Je pense que oui car la question à laquelle essaye de répondre la doctrine est : quel doit être le rôle de la puissance publique dans la transformation numérique du secteur ? Nous estimons que nous devons être régulateur, mais que nous devons également être l’opérateur de certains services numériques d’intérêt général. De nombreuses innovations et services locaux fonctionnent déjà très bien. Mais comment passe-t-on un cap pour proposer une valeur globale, qui soit plus que la somme de tous ces services ? Légiférer ne suffit pas, il faut pouvoir s’appuyer sur des communs numériques. Et nous pensons que la puissance publique peut proposer ce cadre et cette garantie qui favoriseront le développement de services cohérents et utiles à tous. Cette réflexion peut être pertinente pour bien d’autres secteurs. Nous avons eu des discussions sur le sujet avec les ministères du Travail, de l’Éducation nationale ou encore de la Transition écologique, qui voudraient suivre le même chemin.
Quel projet numérique vous paraît emblématique de cette nouvelle façon de lier numérique et santé en France ?
Il y a un sujet invisible du grand public mais qui change beaucoup la vie des professionnels de santé : c’est le projet Pro Santé Connect.

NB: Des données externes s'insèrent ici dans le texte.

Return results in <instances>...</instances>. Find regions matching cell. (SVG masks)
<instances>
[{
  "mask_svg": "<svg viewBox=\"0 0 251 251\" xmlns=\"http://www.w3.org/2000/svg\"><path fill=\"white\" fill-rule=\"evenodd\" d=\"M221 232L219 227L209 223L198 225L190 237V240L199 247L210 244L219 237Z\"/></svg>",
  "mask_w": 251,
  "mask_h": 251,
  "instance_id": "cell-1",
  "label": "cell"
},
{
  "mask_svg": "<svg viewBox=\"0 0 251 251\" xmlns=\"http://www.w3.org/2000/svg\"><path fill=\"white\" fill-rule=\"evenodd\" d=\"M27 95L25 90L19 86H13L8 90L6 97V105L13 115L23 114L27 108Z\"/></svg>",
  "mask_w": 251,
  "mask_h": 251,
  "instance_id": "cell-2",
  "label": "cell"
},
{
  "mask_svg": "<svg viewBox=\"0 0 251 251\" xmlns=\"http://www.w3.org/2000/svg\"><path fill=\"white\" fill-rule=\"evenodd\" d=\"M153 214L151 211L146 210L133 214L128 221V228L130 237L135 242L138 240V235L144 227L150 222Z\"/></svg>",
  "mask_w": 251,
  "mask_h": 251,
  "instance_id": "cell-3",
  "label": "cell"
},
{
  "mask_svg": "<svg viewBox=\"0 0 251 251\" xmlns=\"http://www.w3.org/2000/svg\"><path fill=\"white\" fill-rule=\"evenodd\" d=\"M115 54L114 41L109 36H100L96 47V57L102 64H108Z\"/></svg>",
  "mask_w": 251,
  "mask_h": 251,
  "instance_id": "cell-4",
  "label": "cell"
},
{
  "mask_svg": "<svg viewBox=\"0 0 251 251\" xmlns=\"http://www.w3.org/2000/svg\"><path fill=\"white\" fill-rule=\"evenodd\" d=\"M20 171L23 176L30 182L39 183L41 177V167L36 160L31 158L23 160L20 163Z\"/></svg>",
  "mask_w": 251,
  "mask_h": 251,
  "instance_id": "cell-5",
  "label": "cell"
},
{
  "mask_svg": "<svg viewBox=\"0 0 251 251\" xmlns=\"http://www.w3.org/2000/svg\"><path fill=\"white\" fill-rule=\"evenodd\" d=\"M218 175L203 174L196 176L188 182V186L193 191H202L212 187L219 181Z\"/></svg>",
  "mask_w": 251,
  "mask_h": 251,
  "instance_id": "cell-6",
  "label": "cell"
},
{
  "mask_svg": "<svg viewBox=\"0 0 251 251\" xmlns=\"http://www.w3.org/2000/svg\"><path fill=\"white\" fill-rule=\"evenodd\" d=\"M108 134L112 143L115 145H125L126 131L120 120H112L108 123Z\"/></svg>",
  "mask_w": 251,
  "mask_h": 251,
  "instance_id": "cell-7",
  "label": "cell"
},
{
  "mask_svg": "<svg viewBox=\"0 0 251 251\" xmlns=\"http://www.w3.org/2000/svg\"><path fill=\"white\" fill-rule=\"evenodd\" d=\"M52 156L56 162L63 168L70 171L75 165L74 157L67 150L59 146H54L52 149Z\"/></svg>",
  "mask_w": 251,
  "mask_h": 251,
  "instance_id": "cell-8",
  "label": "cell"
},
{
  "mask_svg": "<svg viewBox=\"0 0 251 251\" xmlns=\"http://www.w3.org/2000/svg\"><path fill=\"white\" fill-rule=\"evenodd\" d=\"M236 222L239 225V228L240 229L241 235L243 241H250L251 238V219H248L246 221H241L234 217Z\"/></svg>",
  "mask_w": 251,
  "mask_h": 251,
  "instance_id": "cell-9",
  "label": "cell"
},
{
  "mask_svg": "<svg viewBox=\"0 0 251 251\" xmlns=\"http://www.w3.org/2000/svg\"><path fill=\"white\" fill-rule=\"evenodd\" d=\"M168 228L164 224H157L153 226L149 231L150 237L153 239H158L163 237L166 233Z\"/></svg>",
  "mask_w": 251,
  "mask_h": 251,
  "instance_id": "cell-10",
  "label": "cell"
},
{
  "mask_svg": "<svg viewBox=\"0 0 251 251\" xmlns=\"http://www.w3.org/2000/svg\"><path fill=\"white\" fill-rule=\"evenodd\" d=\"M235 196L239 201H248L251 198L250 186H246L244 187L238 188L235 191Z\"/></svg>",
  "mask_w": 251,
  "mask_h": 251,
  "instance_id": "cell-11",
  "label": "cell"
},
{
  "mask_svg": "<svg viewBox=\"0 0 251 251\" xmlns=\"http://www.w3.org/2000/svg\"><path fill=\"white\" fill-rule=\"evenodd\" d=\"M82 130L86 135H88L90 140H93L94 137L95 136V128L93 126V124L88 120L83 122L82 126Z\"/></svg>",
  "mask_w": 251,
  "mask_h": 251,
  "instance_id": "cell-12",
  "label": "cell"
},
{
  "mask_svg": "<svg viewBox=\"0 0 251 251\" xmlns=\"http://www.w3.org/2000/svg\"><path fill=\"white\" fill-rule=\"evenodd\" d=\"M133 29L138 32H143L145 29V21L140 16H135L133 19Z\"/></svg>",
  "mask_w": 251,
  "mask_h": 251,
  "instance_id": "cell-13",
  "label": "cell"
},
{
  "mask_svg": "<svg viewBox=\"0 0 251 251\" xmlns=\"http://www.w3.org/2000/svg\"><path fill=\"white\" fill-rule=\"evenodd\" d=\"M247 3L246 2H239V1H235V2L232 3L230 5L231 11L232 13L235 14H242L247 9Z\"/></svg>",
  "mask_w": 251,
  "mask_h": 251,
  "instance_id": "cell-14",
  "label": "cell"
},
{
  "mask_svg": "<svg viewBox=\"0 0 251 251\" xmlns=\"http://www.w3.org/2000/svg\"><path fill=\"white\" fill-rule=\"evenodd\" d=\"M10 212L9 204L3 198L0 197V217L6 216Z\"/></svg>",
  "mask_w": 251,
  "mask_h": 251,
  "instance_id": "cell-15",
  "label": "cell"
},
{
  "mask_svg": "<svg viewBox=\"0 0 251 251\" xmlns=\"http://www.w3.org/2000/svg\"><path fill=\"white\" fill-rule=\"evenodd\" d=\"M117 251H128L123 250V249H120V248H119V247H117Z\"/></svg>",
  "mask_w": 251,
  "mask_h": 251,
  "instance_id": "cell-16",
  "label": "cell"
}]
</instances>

Il s’agit de la plateforme d’identification qui remplace les cartes CPS utilisées par les professionnels pour se connecter à différents services qu’ils utilisent au quotidien, sur le modèle de « France Connect » pour le grand public. C’est une garantie d’identité, de sécurité, de recrutement de nouveaux utilisateurs, apportée par l’État. Pro Santé Connect a été développé en partenariat avec les Ordres de santé, et les professionnels n’ont plus qu’à consommer une API pour y accéder. C’est l’incarnation-type de la philosophie d’Etat Plateforme que nous voulons généraliser.
Les débats animés autour de la plateforme de données de santé « Health Data Hub » ont mis en avant les tensions qui existent dans le secteur entre enjeux de confiance et de valorisation des données de santé. Qu’avez-vous appris de cette séquence ?
Nous avons déjà eu la preuve que le Health Data Hub a permis à de nombreux projets de recherche d’accélérer. C’est une initiative moteur pour la réutilisation des données, dont la finalité séduit nos homologues européens. Mais l’autre constat, c’est évidemment que le sujet de l’usage des données de santé est éminemment politique. Dans la société française, la préoccupation est vive et légitime sur cette question. Tout comme la Sécurité Sociale, nos données de santé sont un trésor national ! Il est donc nécessaire d’apporter des garanties. En la matière, les deux sujets « cybersécurité » et « souveraineté technologique » convergent, mais ne sont pas tout à fait identiques. C’est ce qui a provoqué au départ des doutes et des confusions. À l’heure actuelle, nous travaillons donc avec le Health Data Hub pour trouver des alternatives à moyen terme, qui permettent de construire des offres d’hébergement prenant en compte ces préoccupations. Nous sommes très attentifs à la montée en maturité du cloud européen et nous sommes engagés sur les discussions concernant le schéma de certification EUCS. Pour autant, cet objectif de souveraineté ne doit pas ralentir la recherche et l’innovation à court terme.